- [What you should do]
Put every line of the listing below into a JSON list of strings, one string per line, and skip blank lines. Leave the pictures out.

- [Data supplied]
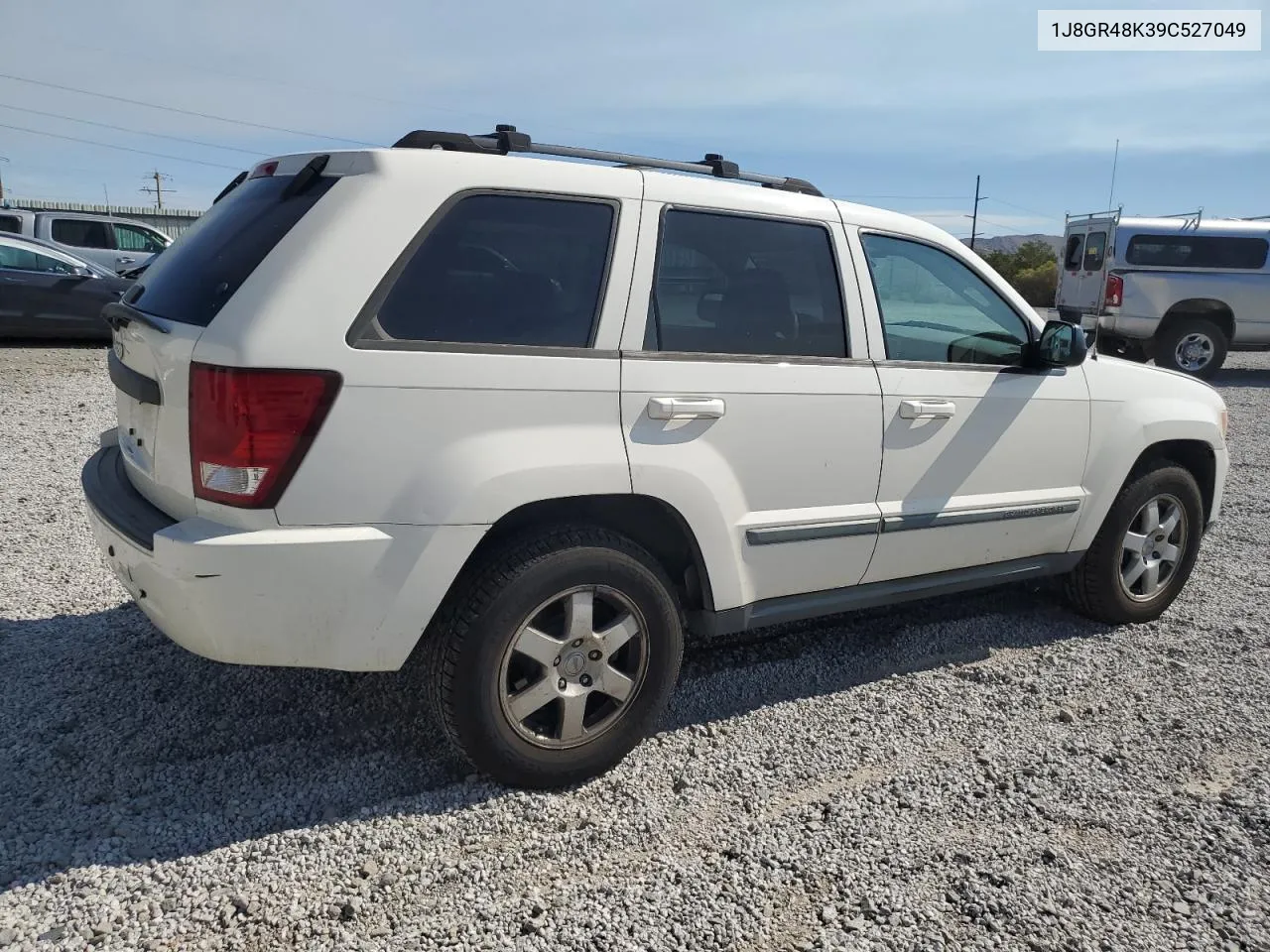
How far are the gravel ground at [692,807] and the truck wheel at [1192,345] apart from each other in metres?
11.3

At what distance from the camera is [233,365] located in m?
2.40

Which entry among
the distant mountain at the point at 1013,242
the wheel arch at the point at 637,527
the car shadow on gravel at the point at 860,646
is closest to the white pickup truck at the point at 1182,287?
the car shadow on gravel at the point at 860,646

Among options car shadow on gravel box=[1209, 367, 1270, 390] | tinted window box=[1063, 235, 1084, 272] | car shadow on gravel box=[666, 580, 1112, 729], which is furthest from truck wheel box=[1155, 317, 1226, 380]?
car shadow on gravel box=[666, 580, 1112, 729]

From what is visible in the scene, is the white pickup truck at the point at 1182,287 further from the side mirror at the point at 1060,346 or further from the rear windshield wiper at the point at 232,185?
the rear windshield wiper at the point at 232,185

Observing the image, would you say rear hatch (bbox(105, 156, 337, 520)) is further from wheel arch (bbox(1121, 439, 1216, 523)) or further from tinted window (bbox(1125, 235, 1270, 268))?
tinted window (bbox(1125, 235, 1270, 268))

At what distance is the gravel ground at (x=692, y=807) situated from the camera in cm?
239

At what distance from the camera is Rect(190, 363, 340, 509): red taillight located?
7.88ft

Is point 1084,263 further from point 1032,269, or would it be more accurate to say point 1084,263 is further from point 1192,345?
point 1032,269

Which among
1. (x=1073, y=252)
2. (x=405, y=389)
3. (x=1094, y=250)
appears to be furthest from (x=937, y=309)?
(x=1073, y=252)

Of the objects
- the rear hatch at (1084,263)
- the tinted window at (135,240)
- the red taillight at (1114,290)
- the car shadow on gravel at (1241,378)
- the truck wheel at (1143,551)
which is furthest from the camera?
the tinted window at (135,240)

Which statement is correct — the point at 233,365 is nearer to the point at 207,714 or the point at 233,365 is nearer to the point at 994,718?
the point at 207,714

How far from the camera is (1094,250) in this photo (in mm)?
14289

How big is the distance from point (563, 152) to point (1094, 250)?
43.9ft

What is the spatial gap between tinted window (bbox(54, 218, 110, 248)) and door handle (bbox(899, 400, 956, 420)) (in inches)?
618
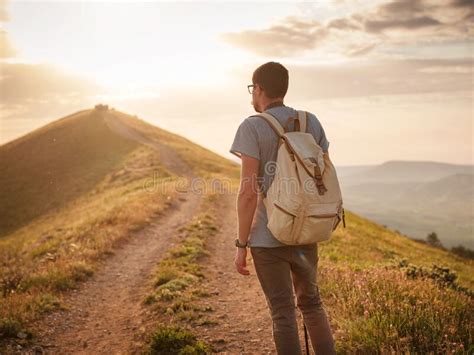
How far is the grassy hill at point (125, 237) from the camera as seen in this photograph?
5.71m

- [Answer below]
[
  "How far are the gravel ground at [692,807] and the truck wheel at [1192,345] apart from each other in metres?",
  "11.3",
  "At what distance from the camera is [233,365] located in m?",
  "2.40",
  "Which entry among",
  "the distant mountain at the point at 1013,242",
  "the wheel arch at the point at 637,527",
  "the car shadow on gravel at the point at 860,646",
  "is closest to the white pickup truck at the point at 1182,287?",
  "the car shadow on gravel at the point at 860,646",
  "Among options car shadow on gravel box=[1209, 367, 1270, 390] | tinted window box=[1063, 235, 1084, 272] | car shadow on gravel box=[666, 580, 1112, 729], which is furthest from truck wheel box=[1155, 317, 1226, 380]?",
  "car shadow on gravel box=[666, 580, 1112, 729]",
  "From what is visible in the scene, is the white pickup truck at the point at 1182,287 further from the side mirror at the point at 1060,346 or further from the rear windshield wiper at the point at 232,185?",
  "the rear windshield wiper at the point at 232,185",
  "Observing the image, would you say rear hatch (bbox(105, 156, 337, 520)) is further from wheel arch (bbox(1121, 439, 1216, 523)) or further from tinted window (bbox(1125, 235, 1270, 268))?",
  "tinted window (bbox(1125, 235, 1270, 268))",
  "At what distance is the gravel ground at (x=692, y=807) situated from the camera in cm?",
  "239",
  "At what distance from the camera is Rect(190, 363, 340, 509): red taillight located?",
  "7.88ft",
  "Is point 1084,263 further from point 1032,269, or would it be more accurate to say point 1084,263 is further from point 1192,345?",
  "point 1032,269",
  "Which among",
  "1. (x=1073, y=252)",
  "2. (x=405, y=389)",
  "3. (x=1094, y=250)",
  "appears to be furthest from (x=937, y=309)?",
  "(x=1073, y=252)",
  "Of the objects",
  "- the rear hatch at (1084,263)",
  "- the tinted window at (135,240)",
  "- the red taillight at (1114,290)",
  "- the car shadow on gravel at (1241,378)",
  "- the truck wheel at (1143,551)",
  "which is furthest from the camera?",
  "the tinted window at (135,240)",
  "Which statement is correct — the point at 233,365 is nearer to the point at 207,714 or the point at 233,365 is nearer to the point at 994,718?",
  "the point at 207,714",
  "How far from the camera is (1094,250) in this photo (in mm)?",
  "14289",
  "How big is the distance from point (563, 152) to point (1094, 250)?",
  "43.9ft",
  "What is the spatial gap between tinted window (bbox(54, 218, 110, 248)) and door handle (bbox(899, 400, 956, 420)) (in inches)?",
  "618",
  "How far is the grassy hill at point (125, 237) from the camera as seen in this photograph?",
  "5.71m"
]